Description: The Gram-negative bacterium Neisseria meningitidis is the causative agent of invasive meningococcal disease (IMD), a severe bacterial infection which occurs predominantly in infants within the first years of life. Two meningococcus group B (MenB) vaccines have been licensed, but both have significant drawbacks. A novel MenB vaccine has been developed at the Oxford Vaccine Group, based on a viral vector. The vaccine candidate induced strong and persistent protective immune responses in mice after a single dose, and a phase I trial to assess its safety and immunogenicity in healthy adults is ongoing. The D.Phil student is working on understanding the mechanisms which underlie the responses induced by these distinct vaccines at the genetic, cellular and systems level, and the results will contribute to the rational design of future vaccine candidates for MenB and other bacterial diseases. 

Source of funding: Medical Research Council

Further information: Currently in second year.

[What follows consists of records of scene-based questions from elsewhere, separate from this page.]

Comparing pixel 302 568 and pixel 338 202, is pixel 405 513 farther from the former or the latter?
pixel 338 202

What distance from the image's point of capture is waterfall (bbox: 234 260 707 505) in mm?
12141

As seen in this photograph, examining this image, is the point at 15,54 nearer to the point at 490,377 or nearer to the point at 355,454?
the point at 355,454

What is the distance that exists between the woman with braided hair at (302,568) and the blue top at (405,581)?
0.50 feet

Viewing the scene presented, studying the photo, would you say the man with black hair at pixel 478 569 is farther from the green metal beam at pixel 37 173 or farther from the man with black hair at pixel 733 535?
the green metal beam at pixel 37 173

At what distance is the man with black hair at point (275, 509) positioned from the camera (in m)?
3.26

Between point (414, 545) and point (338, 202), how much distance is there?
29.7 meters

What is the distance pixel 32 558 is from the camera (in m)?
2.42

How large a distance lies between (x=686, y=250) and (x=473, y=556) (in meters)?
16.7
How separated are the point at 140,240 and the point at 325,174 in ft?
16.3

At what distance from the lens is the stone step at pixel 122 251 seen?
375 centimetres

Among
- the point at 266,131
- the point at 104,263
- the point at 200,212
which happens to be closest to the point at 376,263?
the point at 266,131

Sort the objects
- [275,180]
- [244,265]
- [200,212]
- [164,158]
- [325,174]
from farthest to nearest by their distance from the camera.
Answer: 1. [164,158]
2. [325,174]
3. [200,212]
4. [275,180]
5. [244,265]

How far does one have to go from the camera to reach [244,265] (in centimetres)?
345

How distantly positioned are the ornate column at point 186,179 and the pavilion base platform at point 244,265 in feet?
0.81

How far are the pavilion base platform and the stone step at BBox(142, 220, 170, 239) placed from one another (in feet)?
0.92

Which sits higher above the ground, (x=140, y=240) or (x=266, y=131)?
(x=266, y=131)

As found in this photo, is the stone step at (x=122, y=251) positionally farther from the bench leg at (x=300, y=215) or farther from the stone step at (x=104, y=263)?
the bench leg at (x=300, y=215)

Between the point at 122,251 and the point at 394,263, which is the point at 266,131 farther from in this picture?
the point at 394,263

RaPaed-TB: Evaluation of New Diagnostics in Childhood TB


Student name: Laura Olbrich

Supervisor: Professor Andrew Pollard; Dr. Rinn Song

Description: Globally, children account for an estimated one million TB cases and more then 200,000 deaths due to TB per year. The main challenge is adequate and timely diagnosis as currently available diagnostic tests fail to diagnose the majority of children with TB. New testing strategies are therefore urgently needed. In a prospective, multi-country clinical study in four African countries and in India, diagnostic performance data on a number of promising novel assays and sampling strategies will be generated. In addition, the study will derive diagnostic and screening algorithms for TB using existing and these novel tests.